Consider, for example, a humble can of tomato soup. In the beginning, before there exists a single tomato, tin can, or label, farmers negotiate with representatives of agricultural supply companies for seed, fertilizer, and capital equipment. Having raised a crop of tomatoes, the farmer then negotiates with buyers from canneries on questions of volume, quality, and delivery dates, before the canners negotiate with their suppliers for tins and labels and with managers of retailer stores over wholesale prices, shelf space, and volume.

With perfect knowledge, all of these businesses could avoid excess and wastage but would not miss any business opportunities because a firm underestimated its cash or inventory requirements. Complicating the business communication problem is each firm's desire for independence: A business's problem domain overlaps the problem domains of the organizations adjacent to it in the supply chain, but it is in each firm's interests to retain its autonomy in terms of its management decision making. Business differentiation leads to diversity in the structure and functionality of the computer systems used to record the changing state of an organization and its assets.

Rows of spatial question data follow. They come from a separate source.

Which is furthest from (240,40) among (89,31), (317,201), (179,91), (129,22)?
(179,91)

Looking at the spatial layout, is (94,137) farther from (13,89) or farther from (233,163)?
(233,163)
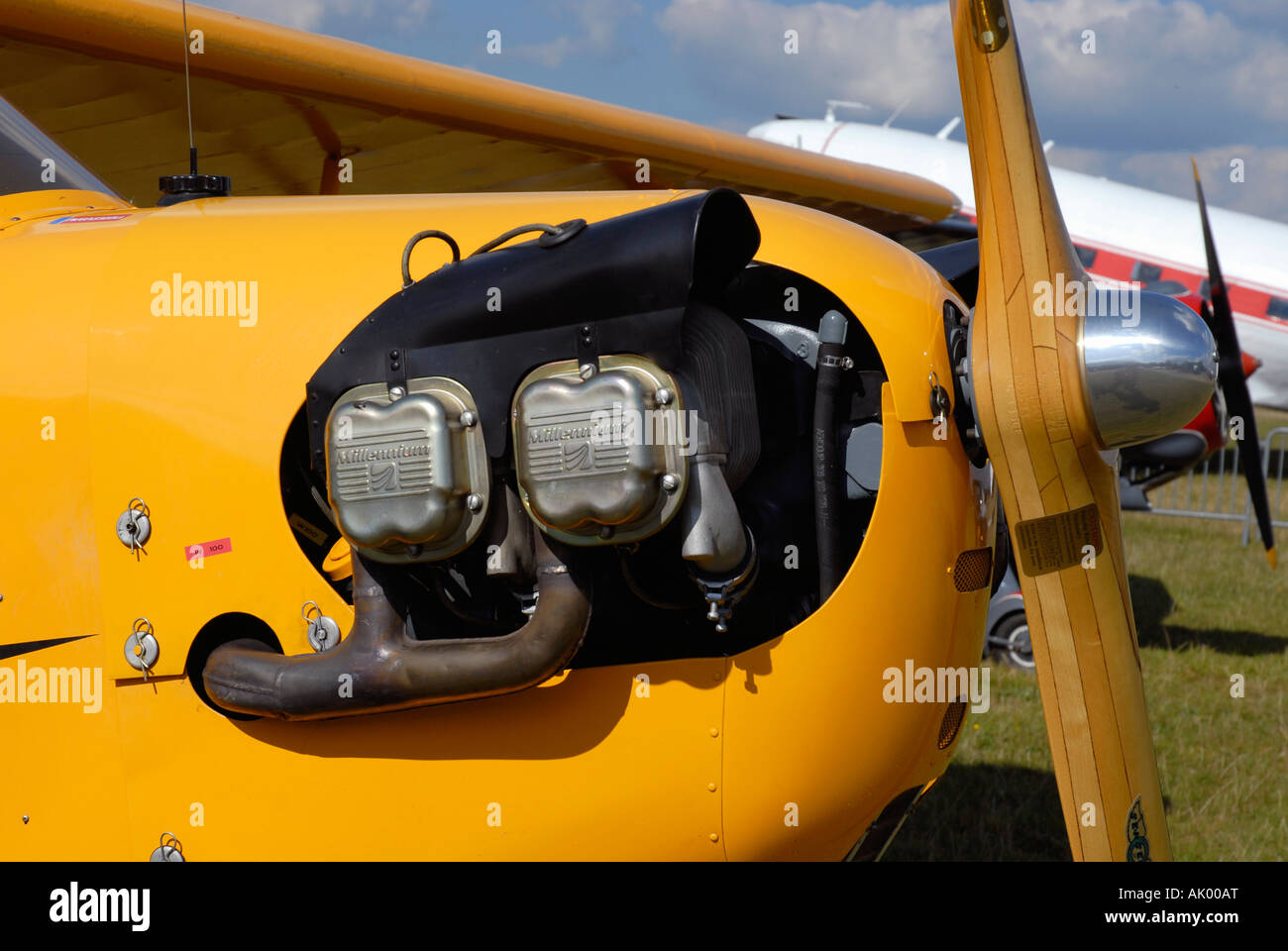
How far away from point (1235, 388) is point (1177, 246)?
37.2 ft

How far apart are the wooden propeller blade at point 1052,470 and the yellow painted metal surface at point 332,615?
12 centimetres

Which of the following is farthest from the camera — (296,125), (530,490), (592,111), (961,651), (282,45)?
(592,111)

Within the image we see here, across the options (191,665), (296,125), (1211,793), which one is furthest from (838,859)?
(296,125)

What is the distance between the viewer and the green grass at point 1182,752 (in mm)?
4332

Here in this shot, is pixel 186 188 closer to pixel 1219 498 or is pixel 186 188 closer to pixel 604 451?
pixel 604 451

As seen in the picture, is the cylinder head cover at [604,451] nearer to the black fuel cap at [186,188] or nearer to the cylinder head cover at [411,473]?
the cylinder head cover at [411,473]

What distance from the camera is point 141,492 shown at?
2172 mm

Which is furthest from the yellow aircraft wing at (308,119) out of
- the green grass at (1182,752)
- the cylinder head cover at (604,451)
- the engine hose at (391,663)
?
the green grass at (1182,752)

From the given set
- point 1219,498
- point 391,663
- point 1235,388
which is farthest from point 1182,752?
point 1219,498

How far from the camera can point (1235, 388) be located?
455cm

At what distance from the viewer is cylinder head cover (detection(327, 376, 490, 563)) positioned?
192cm

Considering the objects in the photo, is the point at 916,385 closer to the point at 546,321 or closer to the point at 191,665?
the point at 546,321

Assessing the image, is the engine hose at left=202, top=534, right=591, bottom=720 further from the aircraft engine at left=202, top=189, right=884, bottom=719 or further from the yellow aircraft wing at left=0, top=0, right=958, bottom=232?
the yellow aircraft wing at left=0, top=0, right=958, bottom=232

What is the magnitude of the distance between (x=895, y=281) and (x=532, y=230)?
0.66 meters
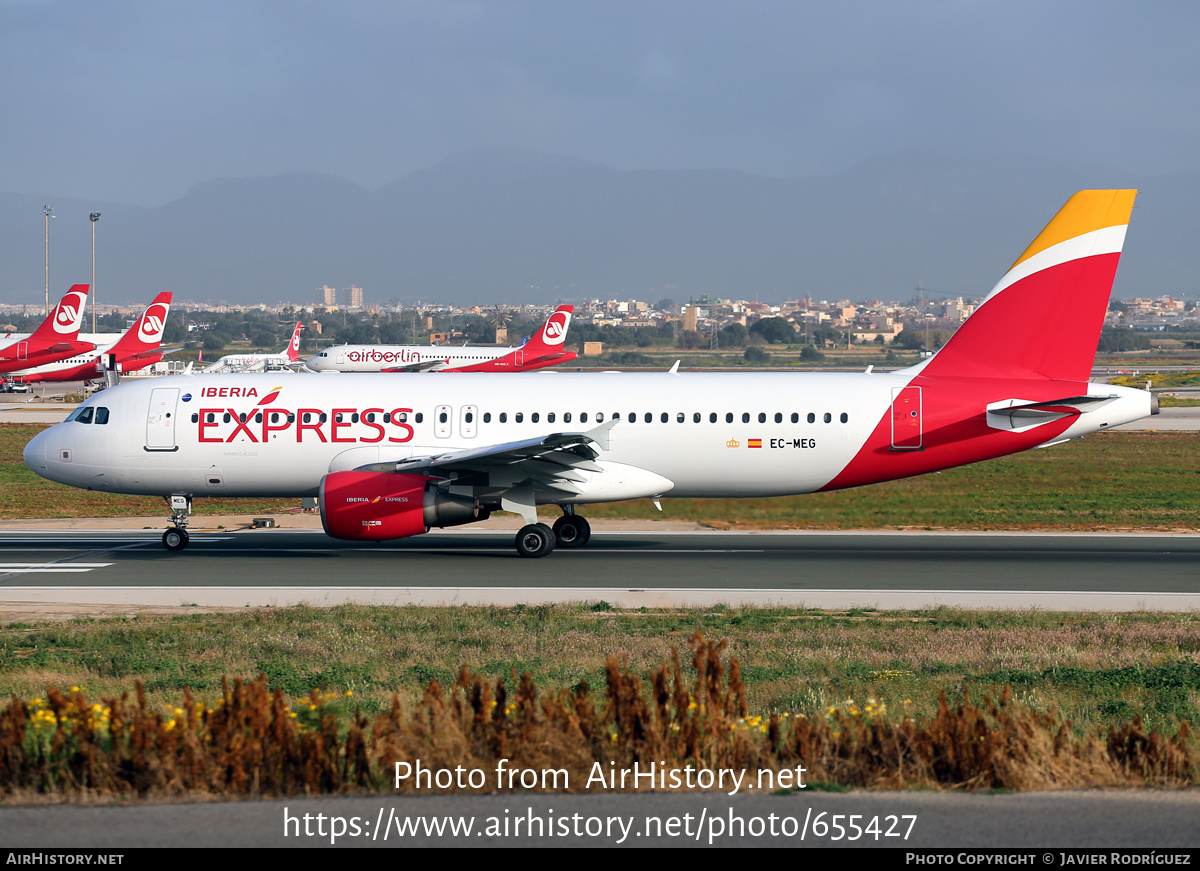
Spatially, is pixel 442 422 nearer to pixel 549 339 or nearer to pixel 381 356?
pixel 549 339

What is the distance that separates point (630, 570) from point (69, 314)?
79.7 m

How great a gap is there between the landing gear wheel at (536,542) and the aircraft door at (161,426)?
333 inches

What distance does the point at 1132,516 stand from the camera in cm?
3388

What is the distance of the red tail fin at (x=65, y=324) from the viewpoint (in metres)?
90.8

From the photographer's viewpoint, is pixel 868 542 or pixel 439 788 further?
Answer: pixel 868 542

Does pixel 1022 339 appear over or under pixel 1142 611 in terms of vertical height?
over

Consequently, no two businesses and no two business information systems are quite alike.

XML in e-business is therefore likely to be characterized by a very large number (due to lower transaction costs) of small, structured messages (due to the need for clarity in business communication). Even so, each business will need to concern itself with only a subset of the data in a message and will use the relevant subset as input to its own management systems. Also, the firm needs to convey information to other companies using XML. Consequently, the three principal requirements of any persistent storage system regarding XML are

  1. The system must be capable of accepting high volumes of information formatted using XML. Further, the system should provide mechanisms for extracting the relevant information from these messages and storing it according to the (probably preexisting) data model that businesses design to support their own particular requirements.

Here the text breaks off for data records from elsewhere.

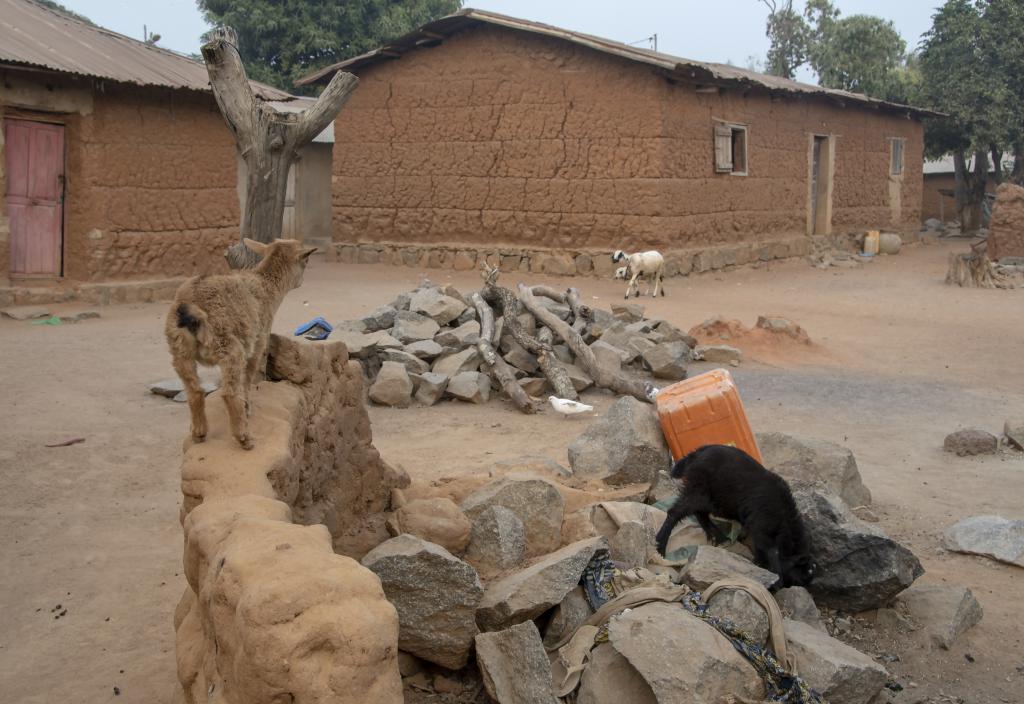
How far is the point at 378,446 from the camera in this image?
7.33 metres

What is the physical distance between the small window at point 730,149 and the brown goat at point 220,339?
14.4 meters

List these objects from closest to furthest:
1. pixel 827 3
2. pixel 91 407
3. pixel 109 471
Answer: pixel 109 471 → pixel 91 407 → pixel 827 3

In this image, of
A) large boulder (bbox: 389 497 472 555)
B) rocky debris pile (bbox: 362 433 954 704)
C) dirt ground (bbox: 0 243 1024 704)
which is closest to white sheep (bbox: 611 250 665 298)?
dirt ground (bbox: 0 243 1024 704)

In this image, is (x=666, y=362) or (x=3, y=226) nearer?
(x=666, y=362)

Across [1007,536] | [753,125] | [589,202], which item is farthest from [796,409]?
[753,125]

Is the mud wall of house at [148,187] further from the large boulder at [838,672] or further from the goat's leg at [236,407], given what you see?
the large boulder at [838,672]

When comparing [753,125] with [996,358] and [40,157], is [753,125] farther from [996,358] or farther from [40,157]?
[40,157]

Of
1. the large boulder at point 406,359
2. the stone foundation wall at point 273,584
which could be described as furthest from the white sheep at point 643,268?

  2. An XML-enabled repository must also be capable of generating messages as XML from either the preexisting information systems or from the XML data it manages.

  3. Because the original XML messages may contain information that has no place in the business's information systems and yet must be kept as a statement of record, many information systems will also be required to store XML messages for whatever duration the business requires, and to provide the business with the ability to manipulate (query) this message history.

Our prototype system's design priority, therefore, is managing a great many small XML messages: inquiries, quotes, orders, and invoices. These arrive, are stored within the repository, and the contents of these messages can be queried using SQL or XPath. Both XML schema (metadata) and XML document data are organized in a tightly integrated fashion. XPath-read queries span multiple messages (one can think of the repository as a single XML document that is constantly growing), and the system must be capable of executing XPath queries at the same time that new messages are being added to the repository.